> [What you need to do]: What is the Spanish for this sentence from the text on acute pancreatitis: "The pancreas, a digestive gland, can become inflamed for many reasons, but mainly as a complication from gallstones or excess alcohol intake."?
--- Text segment ---
Acute pancreatitis is the inflammation of the pancreas, a serious emergency with no specific treatment. The pancreas, a digestive gland, can become inflamed for many reasons, but mainly as a complication from gallstones or excess alcohol intake. If severe, the pancreas may lose its blood supply, a complication called pancreatic necrosis that can be detected by computed tomography (CT) scanning. Death can occur either early in the disease process in association with uncontrolled inflammatory responses, causing multiple organ-system failure (MOSF), or late when the necrotic tissue becomes infected, which might necessitate major surgery to remove the infection, with the risk of death rising from 10% to over 40%. Antibiotics may prevent later infection and reduce the risk of death, but could also encourage bacterial antibiotic resistance and fungal infections. Controlled trials looking at the value of using prophylactic antibiotics have produced conflicting results.
This review aims to determine the effectiveness and safety of prophylactic antibiotics in CT-proven necrotising acute pancreatitis. A previous version published in 2006 suggested a survival advantage overall, and a decrease in pancreatic infections for some types of antibiotic therapy (beta-lactam antibiotics). Since that review, two further studies have been published: both were double-blinded, randomised, clinical trials (RCTs). These studies have now been included and our conclusions have changed as a result.
In the current review, data were found and analysed from 7 trials involving 404 patients randomly allocated to receive antibiotics or placebo. Although death occurred less after antibiotics (8.4%) than placebo (14.4%), as did infected pancreatic necrosis (19.7% versus 24.4%) and other infections (23.7% versus 36%), the differences were not statistically significant and so genuine benefit cannot be confirmed. There were no major problems with antibiotic resistance, and fungal infections were similar (3.9% versus 5%). The quality of studies was variable and only two were ‘blinded’, whereby investigators and patients were unaware of which treatment patients received. Many different regimens were used, and of the two main types of antibiotics used, a beta-lactam appeared to work better. Only one type of antibiotic (imipenem) was considered on its own, showing a significant decrease in infection of the pancreatic necrosis.
Although we cannot confirm benefit from the use of prophylactic antibiotics in this condition, consistent trends towards a beneficial effect nevertheless remain. Further, better designed studies, ideally with beta-lactam antibiotics, are required.
--- Provided data ---
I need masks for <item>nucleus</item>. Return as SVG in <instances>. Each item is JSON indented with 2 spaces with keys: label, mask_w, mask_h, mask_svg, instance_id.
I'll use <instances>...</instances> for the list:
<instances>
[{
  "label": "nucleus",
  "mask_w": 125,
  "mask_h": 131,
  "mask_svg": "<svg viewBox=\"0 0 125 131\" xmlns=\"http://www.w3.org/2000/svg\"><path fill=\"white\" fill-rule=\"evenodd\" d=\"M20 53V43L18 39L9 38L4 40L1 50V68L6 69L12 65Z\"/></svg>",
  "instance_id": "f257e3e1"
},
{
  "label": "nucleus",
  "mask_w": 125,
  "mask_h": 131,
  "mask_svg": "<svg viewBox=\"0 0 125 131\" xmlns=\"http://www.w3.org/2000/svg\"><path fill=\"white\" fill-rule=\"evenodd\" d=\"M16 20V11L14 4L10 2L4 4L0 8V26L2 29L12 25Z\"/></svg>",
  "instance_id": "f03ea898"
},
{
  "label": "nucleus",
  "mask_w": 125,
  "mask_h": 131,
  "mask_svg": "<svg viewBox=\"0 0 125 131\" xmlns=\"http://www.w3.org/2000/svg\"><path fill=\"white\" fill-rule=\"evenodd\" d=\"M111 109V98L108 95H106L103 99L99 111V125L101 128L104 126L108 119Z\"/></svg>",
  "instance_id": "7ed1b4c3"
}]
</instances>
---
> [Answer to the problem]: El páncreas, una glándula digestiva, puede inflamarse por muchas razones, pero principalmente como complicación de cálculos biliares o de un consumo excesivo de alcohol.